* _Brief_
Give every line of the rows below as a JSON list of strings, one string per line, leaving out blank lines.

* _Available records_

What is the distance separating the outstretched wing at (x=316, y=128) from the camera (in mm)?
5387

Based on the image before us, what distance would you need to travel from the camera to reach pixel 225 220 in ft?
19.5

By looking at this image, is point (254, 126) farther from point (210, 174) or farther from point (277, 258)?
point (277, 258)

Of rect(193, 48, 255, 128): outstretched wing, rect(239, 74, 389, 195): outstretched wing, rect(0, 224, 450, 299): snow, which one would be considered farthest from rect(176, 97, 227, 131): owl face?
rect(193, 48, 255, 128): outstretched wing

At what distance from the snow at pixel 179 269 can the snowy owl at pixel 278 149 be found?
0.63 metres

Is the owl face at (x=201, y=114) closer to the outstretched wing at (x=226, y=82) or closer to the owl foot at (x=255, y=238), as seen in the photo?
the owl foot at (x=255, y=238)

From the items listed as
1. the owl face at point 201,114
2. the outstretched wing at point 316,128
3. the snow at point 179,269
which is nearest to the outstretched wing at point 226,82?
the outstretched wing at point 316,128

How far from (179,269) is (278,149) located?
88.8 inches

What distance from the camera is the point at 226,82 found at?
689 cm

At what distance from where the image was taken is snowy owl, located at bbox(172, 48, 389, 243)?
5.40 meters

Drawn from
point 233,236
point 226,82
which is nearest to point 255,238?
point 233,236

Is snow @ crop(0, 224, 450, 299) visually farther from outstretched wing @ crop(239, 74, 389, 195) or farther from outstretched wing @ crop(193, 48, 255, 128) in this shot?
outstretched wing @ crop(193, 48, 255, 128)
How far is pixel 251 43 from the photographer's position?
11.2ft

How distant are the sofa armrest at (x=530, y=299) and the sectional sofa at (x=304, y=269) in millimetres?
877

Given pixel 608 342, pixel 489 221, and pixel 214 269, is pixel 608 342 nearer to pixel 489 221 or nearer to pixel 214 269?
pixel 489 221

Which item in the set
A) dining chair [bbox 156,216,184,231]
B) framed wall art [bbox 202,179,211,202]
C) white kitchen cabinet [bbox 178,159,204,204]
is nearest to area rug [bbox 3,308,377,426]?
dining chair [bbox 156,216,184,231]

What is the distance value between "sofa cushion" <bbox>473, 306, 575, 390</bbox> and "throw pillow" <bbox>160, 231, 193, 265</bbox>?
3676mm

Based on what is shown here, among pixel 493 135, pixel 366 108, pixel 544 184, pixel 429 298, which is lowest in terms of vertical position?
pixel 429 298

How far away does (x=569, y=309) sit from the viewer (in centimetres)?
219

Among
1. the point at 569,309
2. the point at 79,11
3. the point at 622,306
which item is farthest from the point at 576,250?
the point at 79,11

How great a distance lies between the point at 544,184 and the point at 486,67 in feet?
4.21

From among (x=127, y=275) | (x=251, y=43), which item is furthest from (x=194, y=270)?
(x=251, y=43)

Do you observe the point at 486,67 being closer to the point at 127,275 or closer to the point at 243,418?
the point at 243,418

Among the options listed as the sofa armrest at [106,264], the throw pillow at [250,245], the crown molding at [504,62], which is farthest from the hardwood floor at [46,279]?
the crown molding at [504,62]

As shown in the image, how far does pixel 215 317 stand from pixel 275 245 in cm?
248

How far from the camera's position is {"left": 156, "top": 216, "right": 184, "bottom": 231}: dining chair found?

* _Completed task_
[
  "What is the distance separating the outstretched wing at (x=316, y=128) from the camera (in mm)?",
  "5387",
  "Based on the image before us, what distance would you need to travel from the camera to reach pixel 225 220 in ft?",
  "19.5",
  "By looking at this image, is point (254, 126) farther from point (210, 174) or farther from point (277, 258)?",
  "point (277, 258)",
  "Of rect(193, 48, 255, 128): outstretched wing, rect(239, 74, 389, 195): outstretched wing, rect(0, 224, 450, 299): snow, which one would be considered farthest from rect(176, 97, 227, 131): owl face?",
  "rect(193, 48, 255, 128): outstretched wing",
  "At what distance from the snow at pixel 179 269 can the snowy owl at pixel 278 149 be found?",
  "0.63 metres",
  "Is the owl face at (x=201, y=114) closer to the outstretched wing at (x=226, y=82) or closer to the owl foot at (x=255, y=238), as seen in the photo?",
  "the owl foot at (x=255, y=238)",
  "From the items listed as",
  "1. the owl face at point 201,114",
  "2. the outstretched wing at point 316,128",
  "3. the snow at point 179,269",
  "which is nearest to the outstretched wing at point 226,82?",
  "the outstretched wing at point 316,128",
  "How far from (179,269) is (278,149) located?",
  "88.8 inches",
  "What distance from the camera is the point at 226,82 found at?",
  "689 cm",
  "At what distance from where the image was taken is snowy owl, located at bbox(172, 48, 389, 243)?",
  "5.40 meters",
  "Drawn from",
  "point 233,236",
  "point 226,82",
  "which is nearest to point 255,238?",
  "point 233,236",
  "Is snow @ crop(0, 224, 450, 299) visually farther from outstretched wing @ crop(239, 74, 389, 195) or farther from outstretched wing @ crop(193, 48, 255, 128) in this shot?",
  "outstretched wing @ crop(193, 48, 255, 128)",
  "How far is pixel 251 43 from the photographer's position?",
  "11.2ft",
  "How distant are the sofa armrest at (x=530, y=299) and the sectional sofa at (x=304, y=269) in millimetres?",
  "877",
  "Given pixel 608 342, pixel 489 221, and pixel 214 269, is pixel 608 342 nearer to pixel 489 221 or nearer to pixel 214 269?",
  "pixel 489 221",
  "Which item in the set",
  "A) dining chair [bbox 156,216,184,231]",
  "B) framed wall art [bbox 202,179,211,202]",
  "C) white kitchen cabinet [bbox 178,159,204,204]",
  "is nearest to area rug [bbox 3,308,377,426]?",
  "dining chair [bbox 156,216,184,231]",
  "What is the distance value between \"sofa cushion\" <bbox>473, 306, 575, 390</bbox> and \"throw pillow\" <bbox>160, 231, 193, 265</bbox>?",
  "3676mm",
  "Based on what is shown here, among pixel 493 135, pixel 366 108, pixel 544 184, pixel 429 298, which is lowest in terms of vertical position?",
  "pixel 429 298",
  "How far away does (x=569, y=309) sit from the viewer (in centimetres)?",
  "219",
  "Among",
  "1. the point at 569,309",
  "2. the point at 79,11",
  "3. the point at 622,306",
  "which item is farthest from the point at 576,250?",
  "the point at 79,11",
  "How great a distance lies between the point at 544,184 and the point at 486,67 in feet?",
  "4.21",
  "From among (x=127, y=275) | (x=251, y=43), which item is furthest from (x=194, y=270)?",
  "(x=251, y=43)",
  "Do you observe the point at 486,67 being closer to the point at 127,275 or closer to the point at 243,418?",
  "the point at 243,418",
  "Among the options listed as the sofa armrest at [106,264], the throw pillow at [250,245], the crown molding at [504,62], which is farthest from the hardwood floor at [46,279]?",
  "the crown molding at [504,62]",
  "As shown in the image, how far does pixel 215 317 stand from pixel 275 245 in cm?",
  "248",
  "How far from the camera's position is {\"left\": 156, \"top\": 216, \"right\": 184, \"bottom\": 231}: dining chair found?"
]